■ PROBLEM ■
What is needed is an exact copy of all the records, written out in full.

===== EXERCISE INPUT

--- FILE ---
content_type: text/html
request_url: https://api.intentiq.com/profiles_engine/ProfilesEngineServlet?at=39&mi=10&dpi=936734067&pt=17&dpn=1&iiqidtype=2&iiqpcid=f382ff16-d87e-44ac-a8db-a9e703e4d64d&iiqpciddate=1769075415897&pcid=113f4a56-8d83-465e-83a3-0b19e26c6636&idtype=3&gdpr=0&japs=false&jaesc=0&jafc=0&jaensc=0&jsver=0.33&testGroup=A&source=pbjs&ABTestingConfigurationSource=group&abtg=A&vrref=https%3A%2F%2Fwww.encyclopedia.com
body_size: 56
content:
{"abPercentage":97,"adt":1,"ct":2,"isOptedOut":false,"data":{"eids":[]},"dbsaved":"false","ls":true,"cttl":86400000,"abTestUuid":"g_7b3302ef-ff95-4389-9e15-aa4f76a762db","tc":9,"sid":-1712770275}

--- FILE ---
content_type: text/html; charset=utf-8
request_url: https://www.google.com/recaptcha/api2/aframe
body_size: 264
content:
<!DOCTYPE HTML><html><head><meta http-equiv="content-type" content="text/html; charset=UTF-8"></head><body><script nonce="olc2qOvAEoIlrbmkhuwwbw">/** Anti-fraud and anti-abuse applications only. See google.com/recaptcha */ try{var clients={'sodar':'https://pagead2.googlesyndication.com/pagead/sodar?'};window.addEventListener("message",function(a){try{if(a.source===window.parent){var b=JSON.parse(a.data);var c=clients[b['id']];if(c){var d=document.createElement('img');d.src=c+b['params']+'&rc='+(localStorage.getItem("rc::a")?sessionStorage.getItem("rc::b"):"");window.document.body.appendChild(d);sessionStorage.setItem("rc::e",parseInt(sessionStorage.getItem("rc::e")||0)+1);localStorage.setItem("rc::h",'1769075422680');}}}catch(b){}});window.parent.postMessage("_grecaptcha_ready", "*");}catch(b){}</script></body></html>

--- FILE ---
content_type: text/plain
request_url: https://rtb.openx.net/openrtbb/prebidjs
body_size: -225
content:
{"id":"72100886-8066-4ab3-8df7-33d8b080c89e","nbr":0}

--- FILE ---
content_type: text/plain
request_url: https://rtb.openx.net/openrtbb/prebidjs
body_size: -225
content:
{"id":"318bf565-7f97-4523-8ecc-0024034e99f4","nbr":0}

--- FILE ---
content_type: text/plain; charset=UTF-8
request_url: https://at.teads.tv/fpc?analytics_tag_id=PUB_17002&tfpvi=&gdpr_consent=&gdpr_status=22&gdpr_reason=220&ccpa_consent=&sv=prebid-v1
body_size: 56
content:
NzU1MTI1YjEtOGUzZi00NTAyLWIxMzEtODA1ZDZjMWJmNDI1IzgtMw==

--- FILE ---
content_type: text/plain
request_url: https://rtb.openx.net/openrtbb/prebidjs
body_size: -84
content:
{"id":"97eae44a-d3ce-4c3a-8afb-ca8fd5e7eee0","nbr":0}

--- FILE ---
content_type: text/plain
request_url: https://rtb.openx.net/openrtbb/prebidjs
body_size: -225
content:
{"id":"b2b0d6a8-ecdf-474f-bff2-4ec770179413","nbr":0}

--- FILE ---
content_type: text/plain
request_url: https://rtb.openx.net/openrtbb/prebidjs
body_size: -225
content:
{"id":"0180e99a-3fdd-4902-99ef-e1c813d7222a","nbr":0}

==========

■ ANSWER SECTION ■
--- FILE ---
content_type: text/html
request_url: https://api.intentiq.com/profiles_engine/ProfilesEngineServlet?at=39&mi=10&dpi=936734067&pt=17&dpn=1&iiqidtype=2&iiqpcid=f382ff16-d87e-44ac-a8db-a9e703e4d64d&iiqpciddate=1769075415897&pcid=113f4a56-8d83-465e-83a3-0b19e26c6636&idtype=3&gdpr=0&japs=false&jaesc=0&jafc=0&jaensc=0&jsver=0.33&testGroup=A&source=pbjs&ABTestingConfigurationSource=group&abtg=A&vrref=https%3A%2F%2Fwww.encyclopedia.com
body_size: 56
content:
{"abPercentage":97,"adt":1,"ct":2,"isOptedOut":false,"data":{"eids":[]},"dbsaved":"false","ls":true,"cttl":86400000,"abTestUuid":"g_7b3302ef-ff95-4389-9e15-aa4f76a762db","tc":9,"sid":-1712770275}

--- FILE ---
content_type: text/html; charset=utf-8
request_url: https://www.google.com/recaptcha/api2/aframe
body_size: 264
content:
<!DOCTYPE HTML><html><head><meta http-equiv="content-type" content="text/html; charset=UTF-8"></head><body><script nonce="olc2qOvAEoIlrbmkhuwwbw">/** Anti-fraud and anti-abuse applications only. See google.com/recaptcha */ try{var clients={'sodar':'https://pagead2.googlesyndication.com/pagead/sodar?'};window.addEventListener("message",function(a){try{if(a.source===window.parent){var b=JSON.parse(a.data);var c=clients[b['id']];if(c){var d=document.createElement('img');d.src=c+b['params']+'&rc='+(localStorage.getItem("rc::a")?sessionStorage.getItem("rc::b"):"");window.document.body.appendChild(d);sessionStorage.setItem("rc::e",parseInt(sessionStorage.getItem("rc::e")||0)+1);localStorage.setItem("rc::h",'1769075422680');}}}catch(b){}});window.parent.postMessage("_grecaptcha_ready", "*");}catch(b){}</script></body></html>

--- FILE ---
content_type: text/plain
request_url: https://rtb.openx.net/openrtbb/prebidjs
body_size: -225
content:
{"id":"72100886-8066-4ab3-8df7-33d8b080c89e","nbr":0}

--- FILE ---
content_type: text/plain
request_url: https://rtb.openx.net/openrtbb/prebidjs
body_size: -225
content:
{"id":"318bf565-7f97-4523-8ecc-0024034e99f4","nbr":0}

--- FILE ---
content_type: text/plain; charset=UTF-8
request_url: https://at.teads.tv/fpc?analytics_tag_id=PUB_17002&tfpvi=&gdpr_consent=&gdpr_status=22&gdpr_reason=220&ccpa_consent=&sv=prebid-v1
body_size: 56
content:
NzU1MTI1YjEtOGUzZi00NTAyLWIxMzEtODA1ZDZjMWJmNDI1IzgtMw==

--- FILE ---
content_type: text/plain
request_url: https://rtb.openx.net/openrtbb/prebidjs
body_size: -84
content:
{"id":"97eae44a-d3ce-4c3a-8afb-ca8fd5e7eee0","nbr":0}

--- FILE ---
content_type: text/plain
request_url: https://rtb.openx.net/openrtbb/prebidjs
body_size: -225
content:
{"id":"b2b0d6a8-ecdf-474f-bff2-4ec770179413","nbr":0}

--- FILE ---
content_type: text/plain
request_url: https://rtb.openx.net/openrtbb/prebidjs
body_size: -225
content:
{"id":"0180e99a-3fdd-4902-99ef-e1c813d7222a","nbr":0}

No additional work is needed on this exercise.